TEXT ->

<<<<

On the way home I saw a bumper sticker on a car: “Don’t follow me, I’m lost too”.



What do you think? Comment below.

1. Timothy Keller, The Reason for God (Dutton, 2008), pages 118, 119, 120.

2. Keller’s footnotes explain more, and cite Alasdair MacIntyre Whose Justice, Which Rationality (Notre Dame, 1988) in particular. He says “One of the best critiques of the Enlightenment view of strong rationalism is Faith and Rationality: On Reason and Belief in God A. Plantinga and N. Wolterstorff, eds (Notre Dame, 1983). The Enlightenment view has been called classic or Cartesian “foundationalism,” and that approach has been almost universally abandoned among philosophers. See also Nicolas Wolterstorf, Reason Within the Bounds of Religion (Eerdmans, 1984).”

3. Keller footnotes “For a non-technical introduction to the difference between strong and critical rationalism, see Victor Reppert, C.S. Lewis’s Dangerous Idea (Inter-Varsity, 2003), pp 30-44.

4. [Edit:] I saw the billboards again, and realised they say “emotionally appealing” and “rationally appealing”. I wonder if there’s a difference between “appealing” and “satisfying”?


47 Responses to “I’m Not Driving That! – Strong Rationalism”

  1. […] I’m Not Driving That – Strong Rationalism […]

  2. Anne said

    Great blend of humor and thoughtful exploration, thank you…
    I think some things in life just have to be believed – my own existence, for example. However, I do want some rational underpinning for my beliefs.

    Who is to say, though, that what our human minds can understand as truth or as a belief about truth, has to be a shared experience, seen/experienced the same way by all, in order to be “truth”? (Could we each perceive the same “truth” differently, sometimes in ways that seem opposite, based on our individual way of seeing/experiencing/path, and if so, how would you find a rational underpinning?) I have a belief that it is possible that many seemingly disparate viewpoints could be equally “true” as different facets of a prism… or at least, that there is some part of each view that is “true.”

    That may sound like romanticism, but the fact that many people are so passionately definite in their beliefs tells me that either we’re all just demented by our nature and nurture, or there must be something to each of our beliefs about our existence. Does a belief about our existence need to be shared to be true? Does it need to be verified to be true, or, by relying on evidence, are we just denying our power to accept our beliefs?

>>>>

WORK ORDER 1 ->
Decide whether each statement agrees with the blog post on strong rationalism, and answer yes or no with the deciding words of the post quoted exactly: (a) The bumper sticker read "Don't follow me, I'm lost too." (b) The post drew 52 responses. (c) Anne says she wants no rational underpinning for her beliefs.
WORK ORDER 2 ->
Write the next part of the blog post on strong rationalism, picking up after its last sentence.

DATA PROVIDED ->
<<<<

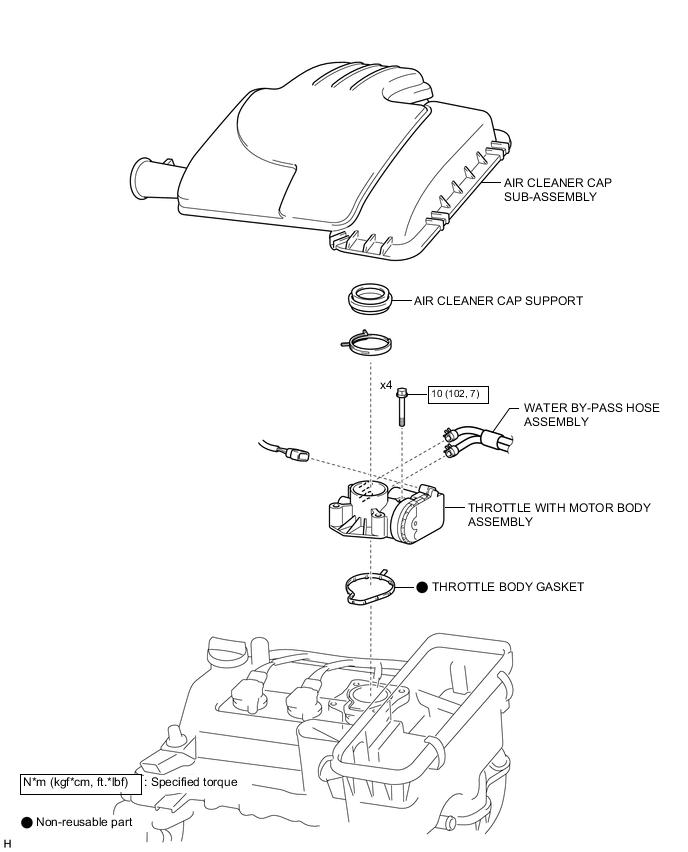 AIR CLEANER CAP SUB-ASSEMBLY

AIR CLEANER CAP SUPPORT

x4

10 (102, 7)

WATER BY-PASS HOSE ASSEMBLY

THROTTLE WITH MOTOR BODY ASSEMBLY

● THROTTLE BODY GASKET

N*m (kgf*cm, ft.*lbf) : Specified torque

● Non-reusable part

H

>>>>
<<<<

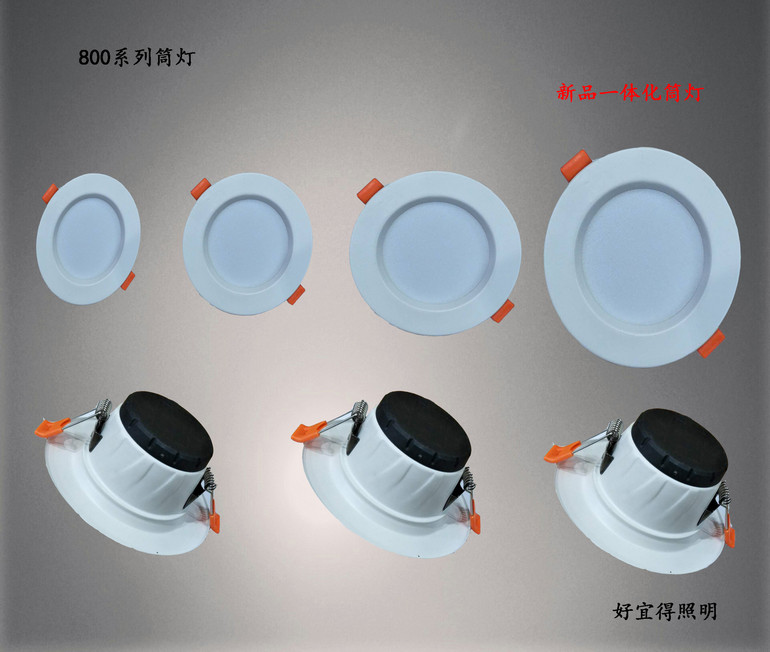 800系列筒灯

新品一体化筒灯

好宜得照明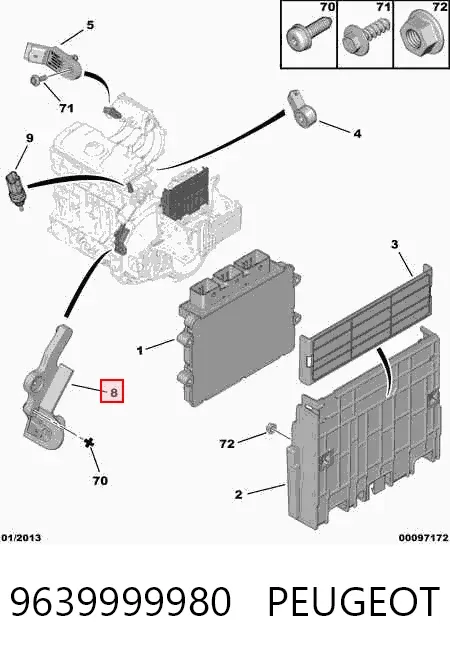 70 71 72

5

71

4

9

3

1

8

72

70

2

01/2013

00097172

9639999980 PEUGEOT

>>>>
<<<<

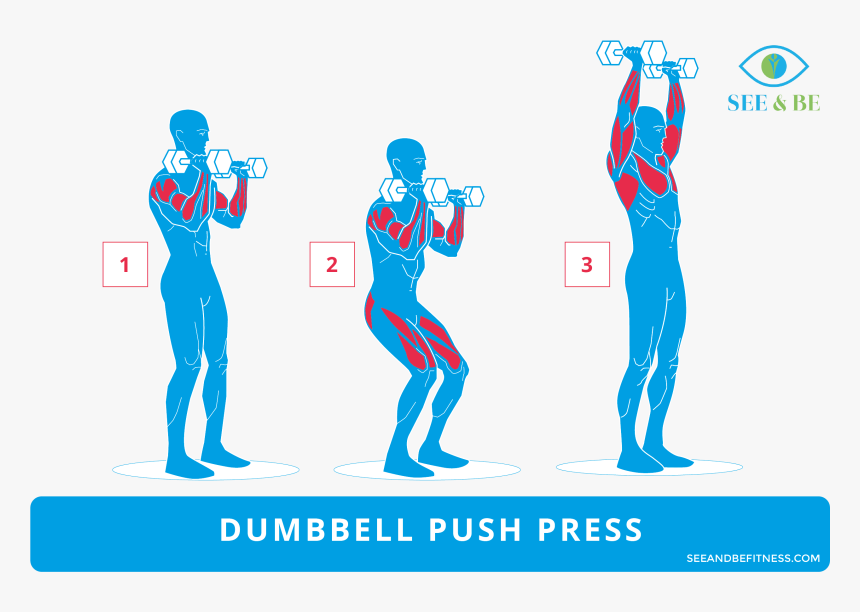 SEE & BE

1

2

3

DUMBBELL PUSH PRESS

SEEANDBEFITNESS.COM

>>>>

ANSWER BOX 1 ->
(a) Yes: "“Don’t follow me, I’m lost too”"
(b) No: "47 Responses to “I’m Not Driving That! – Strong Rationalism”"
(c) No: "However, I do want some rational underpinning for my beliefs."

ANSWER BOX 2 ->
    Wow, that one really got me going! : D

    • You’ve raised some very good questions, Anne. For now, I’m just going to sit and go “I dunno?”, *shrug*

      I tend towards an idea that if some peoples’ ideas are true, then others are false. Some things are mutually contradictory, and I cannot conceive of how they would all be true at the same time.

      But I’ll just sit on this for now. Sometimes it takes me a while of pondering to figure out what I think and articulate it clearly.

      • Let me add that the idea that “everything is true”, and we are all correct is very attractive emotionally. I’d love the world to be that way.

        I just don’t find it attractive rationally. Somehow, I want both experience and reason to be true, and that means that maybe there won’t be room for some ideas?

      • Anne said

        Well, of course, “Don’t follow me… I’m lost, too.” I also have the same questions you have. Your posts continue to “Aha” me. Thanks.

  3. Iain said

    I’ve got Keller’s book (p.s. I think he’s Timothy? Keller) and I admit I have only read a few chapters here and there but not all of them.

    I was very impressed when I heard him give a talk at Google once but I must say he appears to be using a bit of a straw man argument there.

    I’ve read A.J. Ayer who is the main proponent of verificationism. There are two ways that verificationism is used. Originally (philosophically) it is merely a Theory of Meaning i.e. a way that words and sentences get their meaning (c.f. Idea Theory, Proposition Theory etc).

    The philosophical Verification Theory of Meaning says, “the meaning of a sentence is its verification”. So things that cannot be verified IN PRINCIPLE cannot point to meaningful referents. This is the basis of “ignosticism”, I know, but I don’t have a problem with this at all.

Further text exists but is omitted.